# Parts of the exercise
A: In the Robert Grosseteste quotation page, where does the lord or lady sit at meals, according to the last quotation?
B: Continue the Robert Grosseteste quotation page after its final quotation.

# Document extract
■ ■ ■ ■ ■ ■ ■

Great Throughts Treasury

This site is dedicated to the memory of Dr. Alan William Smolowe who gave birth to the creation of this database.

Robert Grosseteste or Grossetete

English Statesman, Scholastic Philosopher, Theologian, Scientist and Bishop of Lincoln

"God is said to be in time, because He is absent from no time or because he is in the simplicity of eternity, from which all time flows."

"Command that no one be received, or kept to be of your household indoors or without, if one has not reasonable belief of them that they are faithful, discreet, and painstaking in the office for which they are received, and withal honest and of good manners."

"Command that in no way there be in your household any who make strife, discord or divisions in the hostel, but all shall be of one accord, of one will as of one heart and one soul."

"Command those that govern your house before all you household that they keep careful watch that all your household, within and without, be faithful, painstaking, chaste, clean, honest and profitable."

"United we stand, divided we fall."

"Command that your marshal be careful to be present over the household, and especially in the hall, to keep the household, within doors and without, respectable, without dispute or noise, or bad words."

"The pastoral charge [does not] consist merely in administering the sacraments, chanting the canonical hours, celebrating masses -- though even these are not properly done by hirelings --; it consists also in feeding the hungry, giving drink to the thirsty, covering the naked, receiving guests, visiting the sick and those in prison. By the doing of these things is the people to be instructed in the holy duties of an active life."

"Also see how many quarters of corn you will spend in a week in dispensable bread, how much in alms."

"And as far as possible for sickness or fatigue, constrain yourself to eat in the hall before your people, for this shall bring great benefit and honor to you."

"And if strangers come to supper they shall be served with more according as they have need."

"And be careful of this, that each day at your meals you have two overseers over your household when you sit at meals, and of this be sure, that you shall be very much feared and reverenced."

"And strictly forbid that any quarrelling be at your meals."

"And with the money from your corn, from your rents, and from the issues of pleas in your courts, and from your stock, arrange the expenses of your kitchen and your wines and your wardrobe and the wages of servants, and subtract your stock."

"And in doing this I advise you to send to the best manors of your lands those of your household in whom you place most confidence to be present in August at the leading of the corn, and to guard it as aforesaid."

"And you yourself always be seated at the middle fo the high table that your presence as lord or lady may appear openly to all, and that you may plainly see on either side all the service and all the faults."

■ ■ ■ ■ ■ ■ ■

# Data section
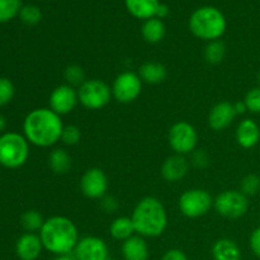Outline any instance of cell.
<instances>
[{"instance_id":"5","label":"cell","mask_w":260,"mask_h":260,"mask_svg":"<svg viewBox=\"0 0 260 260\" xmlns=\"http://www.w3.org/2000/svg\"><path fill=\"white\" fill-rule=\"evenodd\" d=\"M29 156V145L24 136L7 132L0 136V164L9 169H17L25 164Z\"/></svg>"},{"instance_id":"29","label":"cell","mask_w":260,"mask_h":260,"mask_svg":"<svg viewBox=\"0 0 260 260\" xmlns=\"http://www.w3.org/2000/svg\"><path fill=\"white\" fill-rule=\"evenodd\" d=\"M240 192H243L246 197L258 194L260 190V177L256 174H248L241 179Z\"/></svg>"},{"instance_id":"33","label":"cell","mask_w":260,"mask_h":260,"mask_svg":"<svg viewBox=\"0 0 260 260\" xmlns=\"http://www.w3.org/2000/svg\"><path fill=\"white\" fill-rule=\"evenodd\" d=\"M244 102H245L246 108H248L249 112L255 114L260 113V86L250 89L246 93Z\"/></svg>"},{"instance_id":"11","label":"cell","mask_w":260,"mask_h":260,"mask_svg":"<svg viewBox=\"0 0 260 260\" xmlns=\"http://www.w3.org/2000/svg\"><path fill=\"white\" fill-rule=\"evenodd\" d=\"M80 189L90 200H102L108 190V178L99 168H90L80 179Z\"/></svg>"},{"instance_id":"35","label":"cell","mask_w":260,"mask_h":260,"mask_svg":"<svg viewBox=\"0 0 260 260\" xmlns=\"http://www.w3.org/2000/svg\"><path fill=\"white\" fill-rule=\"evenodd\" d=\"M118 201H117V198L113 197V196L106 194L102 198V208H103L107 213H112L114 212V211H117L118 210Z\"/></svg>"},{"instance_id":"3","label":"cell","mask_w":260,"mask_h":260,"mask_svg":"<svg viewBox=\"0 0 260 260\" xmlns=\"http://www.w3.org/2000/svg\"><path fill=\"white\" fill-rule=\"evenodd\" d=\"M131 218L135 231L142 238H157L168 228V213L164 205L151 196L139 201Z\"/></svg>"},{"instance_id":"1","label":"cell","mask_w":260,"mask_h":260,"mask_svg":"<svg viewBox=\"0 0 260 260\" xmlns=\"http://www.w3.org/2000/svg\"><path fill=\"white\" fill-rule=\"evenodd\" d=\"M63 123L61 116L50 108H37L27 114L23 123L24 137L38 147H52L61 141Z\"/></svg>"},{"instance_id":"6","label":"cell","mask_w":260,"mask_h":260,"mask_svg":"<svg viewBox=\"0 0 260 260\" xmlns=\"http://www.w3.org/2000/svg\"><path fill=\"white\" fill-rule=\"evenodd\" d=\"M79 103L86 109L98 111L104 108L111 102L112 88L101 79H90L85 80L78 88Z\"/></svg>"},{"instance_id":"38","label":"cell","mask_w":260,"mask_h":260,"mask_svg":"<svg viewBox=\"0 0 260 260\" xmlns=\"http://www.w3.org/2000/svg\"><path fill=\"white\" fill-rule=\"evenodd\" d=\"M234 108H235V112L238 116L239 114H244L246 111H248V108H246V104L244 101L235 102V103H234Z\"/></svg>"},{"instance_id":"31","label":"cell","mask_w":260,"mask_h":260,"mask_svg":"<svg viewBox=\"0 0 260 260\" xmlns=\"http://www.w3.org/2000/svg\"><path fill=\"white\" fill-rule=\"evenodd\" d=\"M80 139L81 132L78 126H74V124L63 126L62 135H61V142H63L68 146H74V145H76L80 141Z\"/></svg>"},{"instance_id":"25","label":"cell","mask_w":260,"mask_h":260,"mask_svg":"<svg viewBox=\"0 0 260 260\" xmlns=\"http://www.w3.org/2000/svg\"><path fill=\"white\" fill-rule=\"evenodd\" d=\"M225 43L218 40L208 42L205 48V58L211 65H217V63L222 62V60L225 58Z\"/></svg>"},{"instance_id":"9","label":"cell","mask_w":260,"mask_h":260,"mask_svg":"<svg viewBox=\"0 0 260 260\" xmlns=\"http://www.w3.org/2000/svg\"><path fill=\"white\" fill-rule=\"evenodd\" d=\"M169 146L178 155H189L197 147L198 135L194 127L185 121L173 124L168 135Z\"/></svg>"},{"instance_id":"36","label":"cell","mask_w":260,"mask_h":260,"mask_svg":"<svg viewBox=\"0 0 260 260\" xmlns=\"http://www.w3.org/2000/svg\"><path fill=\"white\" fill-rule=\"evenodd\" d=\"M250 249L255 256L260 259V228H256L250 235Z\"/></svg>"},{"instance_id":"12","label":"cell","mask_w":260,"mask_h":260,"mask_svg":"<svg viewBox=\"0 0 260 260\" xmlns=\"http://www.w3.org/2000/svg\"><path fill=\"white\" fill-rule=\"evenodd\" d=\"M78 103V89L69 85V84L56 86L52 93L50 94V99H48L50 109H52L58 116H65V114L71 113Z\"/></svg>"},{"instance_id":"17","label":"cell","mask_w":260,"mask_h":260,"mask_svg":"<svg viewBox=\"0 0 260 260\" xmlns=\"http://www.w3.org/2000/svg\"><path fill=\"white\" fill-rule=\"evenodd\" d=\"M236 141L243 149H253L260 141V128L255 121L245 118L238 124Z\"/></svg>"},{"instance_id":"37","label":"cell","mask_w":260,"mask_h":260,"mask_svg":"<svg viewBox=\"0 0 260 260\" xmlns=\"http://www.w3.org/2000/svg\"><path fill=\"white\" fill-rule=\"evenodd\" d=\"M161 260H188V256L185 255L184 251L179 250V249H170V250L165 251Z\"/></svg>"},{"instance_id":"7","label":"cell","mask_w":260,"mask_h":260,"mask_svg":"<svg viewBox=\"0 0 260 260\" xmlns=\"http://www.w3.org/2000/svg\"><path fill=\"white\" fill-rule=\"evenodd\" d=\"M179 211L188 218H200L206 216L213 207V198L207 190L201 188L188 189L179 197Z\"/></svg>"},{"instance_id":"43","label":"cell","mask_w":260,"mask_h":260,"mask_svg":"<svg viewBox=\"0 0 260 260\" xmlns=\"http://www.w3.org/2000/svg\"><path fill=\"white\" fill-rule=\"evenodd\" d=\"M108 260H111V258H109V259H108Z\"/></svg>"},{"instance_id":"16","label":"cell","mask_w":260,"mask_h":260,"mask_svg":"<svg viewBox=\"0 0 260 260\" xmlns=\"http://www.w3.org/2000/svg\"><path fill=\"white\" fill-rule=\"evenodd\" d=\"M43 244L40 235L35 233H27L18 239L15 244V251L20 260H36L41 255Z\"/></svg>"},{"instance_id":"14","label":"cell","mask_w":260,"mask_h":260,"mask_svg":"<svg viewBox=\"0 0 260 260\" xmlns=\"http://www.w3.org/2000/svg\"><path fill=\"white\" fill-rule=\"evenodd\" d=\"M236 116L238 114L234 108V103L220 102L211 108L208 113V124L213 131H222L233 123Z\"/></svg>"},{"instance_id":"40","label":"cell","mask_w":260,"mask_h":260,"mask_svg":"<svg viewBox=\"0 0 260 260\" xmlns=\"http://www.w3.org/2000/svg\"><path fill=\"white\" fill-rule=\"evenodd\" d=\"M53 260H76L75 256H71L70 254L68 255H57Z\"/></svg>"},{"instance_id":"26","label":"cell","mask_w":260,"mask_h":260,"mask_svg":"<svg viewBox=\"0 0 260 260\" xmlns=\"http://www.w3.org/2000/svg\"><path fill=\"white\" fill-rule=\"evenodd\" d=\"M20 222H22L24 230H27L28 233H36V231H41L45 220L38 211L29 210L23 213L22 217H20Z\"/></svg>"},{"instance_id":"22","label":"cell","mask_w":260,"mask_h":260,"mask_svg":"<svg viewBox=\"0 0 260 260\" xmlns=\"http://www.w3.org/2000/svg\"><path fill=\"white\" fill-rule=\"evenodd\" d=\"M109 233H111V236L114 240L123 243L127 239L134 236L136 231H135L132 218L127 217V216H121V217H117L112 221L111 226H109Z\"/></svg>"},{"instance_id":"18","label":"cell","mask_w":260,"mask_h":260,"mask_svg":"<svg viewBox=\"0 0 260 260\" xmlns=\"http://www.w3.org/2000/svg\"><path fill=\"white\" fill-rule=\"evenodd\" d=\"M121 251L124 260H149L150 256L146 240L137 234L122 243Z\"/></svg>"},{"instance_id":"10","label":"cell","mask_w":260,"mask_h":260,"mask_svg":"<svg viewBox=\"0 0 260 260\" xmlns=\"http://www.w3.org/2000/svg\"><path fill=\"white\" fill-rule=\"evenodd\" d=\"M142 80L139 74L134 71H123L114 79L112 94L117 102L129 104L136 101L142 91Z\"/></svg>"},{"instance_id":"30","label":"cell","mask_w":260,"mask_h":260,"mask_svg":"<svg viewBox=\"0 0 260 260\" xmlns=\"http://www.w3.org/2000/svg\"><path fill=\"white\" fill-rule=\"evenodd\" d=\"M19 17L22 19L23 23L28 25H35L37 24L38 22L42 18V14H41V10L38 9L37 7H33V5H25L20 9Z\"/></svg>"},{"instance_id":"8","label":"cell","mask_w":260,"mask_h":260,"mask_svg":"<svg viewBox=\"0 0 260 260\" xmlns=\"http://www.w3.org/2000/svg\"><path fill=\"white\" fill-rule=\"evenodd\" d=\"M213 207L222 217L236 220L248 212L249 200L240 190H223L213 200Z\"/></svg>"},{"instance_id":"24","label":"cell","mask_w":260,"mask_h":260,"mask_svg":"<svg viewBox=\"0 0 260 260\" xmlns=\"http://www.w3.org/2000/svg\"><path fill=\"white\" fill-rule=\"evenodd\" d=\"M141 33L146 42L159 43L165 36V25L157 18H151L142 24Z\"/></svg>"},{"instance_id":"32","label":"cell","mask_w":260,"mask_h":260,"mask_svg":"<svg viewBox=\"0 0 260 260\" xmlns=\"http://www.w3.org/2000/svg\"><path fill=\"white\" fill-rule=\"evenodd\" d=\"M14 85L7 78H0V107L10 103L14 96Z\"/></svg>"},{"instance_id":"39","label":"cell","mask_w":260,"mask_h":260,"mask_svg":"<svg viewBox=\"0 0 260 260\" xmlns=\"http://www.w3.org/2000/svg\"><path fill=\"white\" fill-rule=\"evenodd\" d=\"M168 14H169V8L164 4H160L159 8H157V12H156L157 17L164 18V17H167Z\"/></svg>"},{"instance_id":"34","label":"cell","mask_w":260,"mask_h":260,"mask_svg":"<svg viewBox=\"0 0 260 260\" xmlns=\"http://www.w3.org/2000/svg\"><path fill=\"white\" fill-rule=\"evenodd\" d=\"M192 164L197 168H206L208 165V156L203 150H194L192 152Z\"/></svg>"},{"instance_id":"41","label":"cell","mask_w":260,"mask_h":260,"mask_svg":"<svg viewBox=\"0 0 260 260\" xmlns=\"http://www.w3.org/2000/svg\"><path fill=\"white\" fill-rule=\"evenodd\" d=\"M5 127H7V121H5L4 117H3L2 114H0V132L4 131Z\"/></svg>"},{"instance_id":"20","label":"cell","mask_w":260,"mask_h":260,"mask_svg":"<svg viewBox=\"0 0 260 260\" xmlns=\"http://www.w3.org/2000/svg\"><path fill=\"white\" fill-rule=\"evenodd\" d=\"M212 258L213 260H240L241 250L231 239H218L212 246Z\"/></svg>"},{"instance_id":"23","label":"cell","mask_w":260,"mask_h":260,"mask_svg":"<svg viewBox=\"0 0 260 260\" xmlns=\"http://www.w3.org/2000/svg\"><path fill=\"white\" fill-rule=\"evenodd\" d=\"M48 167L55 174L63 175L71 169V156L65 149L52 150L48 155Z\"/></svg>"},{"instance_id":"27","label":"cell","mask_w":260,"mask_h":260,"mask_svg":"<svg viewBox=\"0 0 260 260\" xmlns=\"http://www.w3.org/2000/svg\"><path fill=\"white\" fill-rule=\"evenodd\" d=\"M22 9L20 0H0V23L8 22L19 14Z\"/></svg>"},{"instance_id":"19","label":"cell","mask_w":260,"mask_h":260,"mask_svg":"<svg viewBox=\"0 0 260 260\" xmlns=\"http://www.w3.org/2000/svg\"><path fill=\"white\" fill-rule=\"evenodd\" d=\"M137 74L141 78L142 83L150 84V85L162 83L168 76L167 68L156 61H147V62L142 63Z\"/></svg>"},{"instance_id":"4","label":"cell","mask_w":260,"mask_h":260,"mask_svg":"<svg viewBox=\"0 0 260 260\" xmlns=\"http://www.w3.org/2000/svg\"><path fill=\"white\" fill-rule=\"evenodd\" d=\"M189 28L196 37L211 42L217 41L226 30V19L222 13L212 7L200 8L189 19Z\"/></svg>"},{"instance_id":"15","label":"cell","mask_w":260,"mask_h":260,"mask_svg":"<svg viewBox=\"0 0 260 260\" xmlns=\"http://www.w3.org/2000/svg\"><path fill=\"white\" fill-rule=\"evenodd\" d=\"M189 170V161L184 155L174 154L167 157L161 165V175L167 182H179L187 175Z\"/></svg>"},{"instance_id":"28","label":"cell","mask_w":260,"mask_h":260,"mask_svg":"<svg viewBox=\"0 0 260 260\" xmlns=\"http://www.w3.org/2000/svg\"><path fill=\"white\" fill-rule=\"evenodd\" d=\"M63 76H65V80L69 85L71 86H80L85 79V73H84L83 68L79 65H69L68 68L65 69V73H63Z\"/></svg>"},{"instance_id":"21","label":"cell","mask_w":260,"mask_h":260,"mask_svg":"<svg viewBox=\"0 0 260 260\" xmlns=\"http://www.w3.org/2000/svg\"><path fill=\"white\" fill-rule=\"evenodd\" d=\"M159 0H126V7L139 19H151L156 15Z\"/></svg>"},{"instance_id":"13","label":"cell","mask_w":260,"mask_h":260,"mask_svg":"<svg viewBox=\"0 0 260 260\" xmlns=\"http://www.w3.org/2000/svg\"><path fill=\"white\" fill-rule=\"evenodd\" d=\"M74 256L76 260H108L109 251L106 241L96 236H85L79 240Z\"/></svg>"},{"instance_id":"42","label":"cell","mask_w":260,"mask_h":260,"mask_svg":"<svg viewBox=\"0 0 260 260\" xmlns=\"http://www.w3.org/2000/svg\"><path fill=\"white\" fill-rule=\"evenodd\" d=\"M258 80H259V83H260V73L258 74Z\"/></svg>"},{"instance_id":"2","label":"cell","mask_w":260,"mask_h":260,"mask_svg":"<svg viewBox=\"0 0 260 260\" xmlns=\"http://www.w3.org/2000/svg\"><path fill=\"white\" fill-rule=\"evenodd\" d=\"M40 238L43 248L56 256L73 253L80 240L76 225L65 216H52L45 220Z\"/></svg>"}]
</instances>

■ ■ ■ ■ ■ ■ ■

# Responses in order
A: At the middle of the high table.

B:
"Every operation in nature is in the shortest, best ordered, briefest, and best possible way."

"Because the purity of the eye of the soul is obscured and weighed down by the corrupt body, all the powers of this rational soul born in man are laid hold of by the mass of the body and cannot act and so in a way are asleep. Accordingly, when in the process of time the senses act through many interactions of sense with sensible things, the reasoning is awakened mixed with these very sensible things and is borne along in the senses to the sensible things as in a ship. But the functioning reason begins to divide and separately consider what in sense were confused...But the reasoning does not know this to be actually universal except after it has made this abstraction from many singulars, and has reached one and the same universal by its judgment taken from many singulars."

"Exhort all your household often that all those who serve you shall know to serve God and you, faithfully and painstakingly, and for the will of God to prefer in all things to do your will and pleasure in all things that are not against God."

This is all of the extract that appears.